What do I think of Michael Gorman’s book published by Baker Academic? Let’s plunge into the Deeper Waters and find out.
Elements of Biblical Exegesis is meant to be a guide for students who are writing exegetical papers, and indeed it will be a helpful one. Gorman works with writers on all levels, including those who know the Biblical languages well and those who have no real knowledge of them. The rules listed in this book can help you if you’re writing an exegetical paper, but they can just as much help you out if you are sitting in a Sunday School class or small group meeting and you’re discussing a passage of Scripture and people are sitting together all talking about what the passage “means to them.”
Of interest from an apologetic nature is the discussion on textual criticism as well as the listing of Bible translations and dealing with the hermeneutic of suspicion where the text is seen as guilty until proven innocent. In fact, Gorman rightly says we should read from all perspectives, not just our own. After all, it is the critics of our position that can often open our eyes the most to the problems that we need to answer for our position. Gorman regularly says that all such reading is going to be beneficial. (Even reading mythicist material as that shows you just how crazy you can go when you don’t really know how to do history.)
Of course, internet atheists I regularly encounter will want nothing to do with a work like this, and sadly too many Christians won’t either who just have this idea that the text should be plain and clear to them. One of the great problems we have in the church is that people no longer work at the text. We go to seminars to learn how to improve our marriage and work at that, and we should! We go to seminars to learn how to be better parents and work on that, and we should! We go to seminars to learn how to better manage our money and work on that, and we should! We go to all of these and while we think we should work at every other area of our life, when it comes to understanding what we say is the greatest facet of our lives (Or we should say it is), we think all the answers should be handed to us.
Also, towards the end of the book, Gorman gives a long list of recommended resources.

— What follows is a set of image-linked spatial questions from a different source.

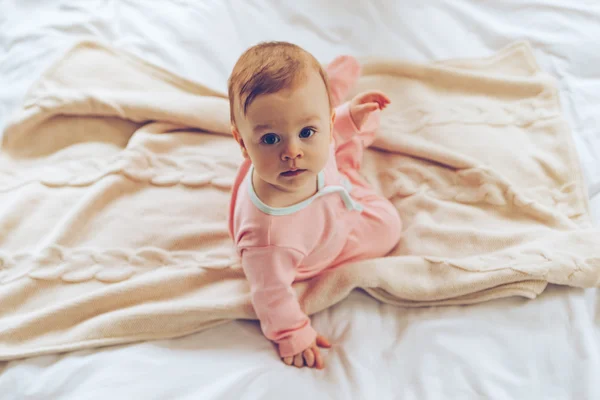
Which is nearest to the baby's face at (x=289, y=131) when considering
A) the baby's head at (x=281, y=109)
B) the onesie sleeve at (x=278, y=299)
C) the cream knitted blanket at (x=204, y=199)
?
the baby's head at (x=281, y=109)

I am sure that the list is helpful, but if you go straight through a book like I do, then it can be a bit tedious in reading. Still, if you just pop open the book and want to know if a resource is a good one, then that is a helpful tool to have.
Finally, the book concludes with three exegetical papers, two on a NT passage and one on an OT passage. These are helpful examples to have nearby and the reader of the book will be pleased with how simple the final product looks and even without thorough knowledge of the original languages.
This will be a helpful guide to those who really do want to study the text for all that it’s worth.